Казалось бы, догадаться об этом нам, русским, следовало раньше, чем кому‑либо. В серебряный век нашей литературы, накануне революции, английские влияния у нас не первенствовали (хотя и это не оправдывает, конечно, нашего теперешнего неведения); зато всем остальным нашим прошлым мы, вероятно, больше подготовлены к восприятию английской литературы, чем какой бы то ни было другой.

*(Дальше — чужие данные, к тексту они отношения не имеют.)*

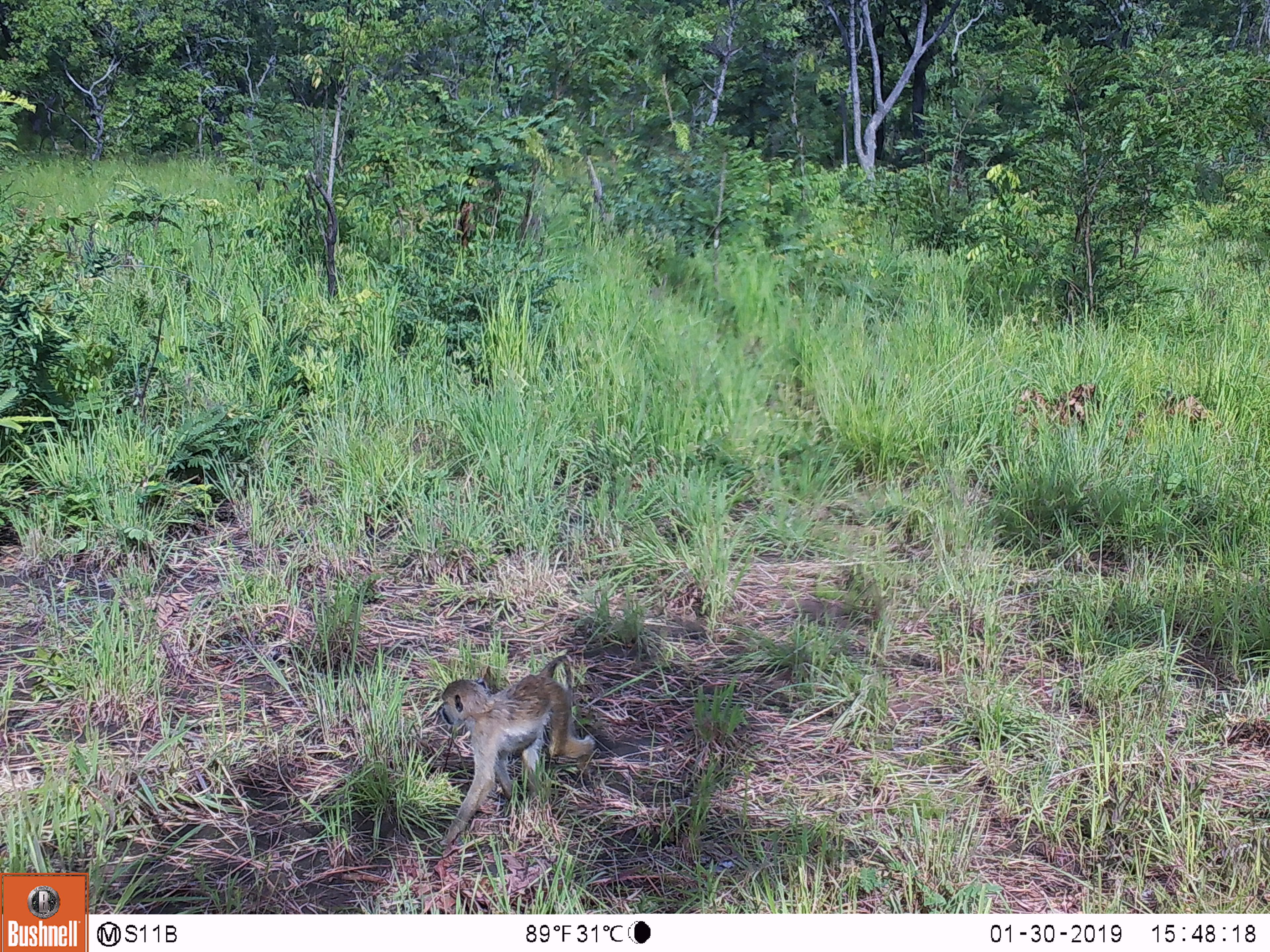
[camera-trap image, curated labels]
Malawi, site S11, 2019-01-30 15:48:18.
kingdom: Animalia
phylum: Chordata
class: Mammalia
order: Primates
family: Cercopithecidae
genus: Papio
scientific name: Papio cynocephalus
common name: yellow baboon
Yellow baboon (Papio cynocephalus), count 1.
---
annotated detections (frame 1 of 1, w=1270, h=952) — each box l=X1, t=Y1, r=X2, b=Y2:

Не стоит распространяться о влиянии Стерна, Вальтер–Скотта, Диккенса, о русском байронизме, о том, что мог бы возникнуть русский Шекспир, если бы родился русский Август Шлегель. Есть явление более показательное: величайший русский поэт, из всех европейских литератур, более всего обязан именно английской. Принято, правда, считать, что Пушкин воспитывался на французской поэзии, но это верно лишь в том смысле, что в период, предшествовавший настоящей его зрелости, он был ее невольным учеником. Что такое влияние Парни, Вольтера и Шенье рядом с той красноречивой истиной, что тон и стих «Евгения Онегина» были бы невозможны без тона и стиха Байроновского «Дон–Жуна», что «Борис Годунов» немыслим без Шекспира, как «Арап Петра Великого» и «Капитанская дочка» без Вальтер–Скотта, что «Скупой рыцарь» выдан за перевод с английского, а «Пир во время чумы» почти полностью с английского переведен. Раскройте «Раскаяние» Кольриджа, и вам покажется, что вы читаете по английски «Каменного гостя», до такой степени близки к пушкинским в этой драме и строение стиха, и система образов, и как бы самые голоса действующих лиц, и всё неопределимое в словах течение стихотворной речи.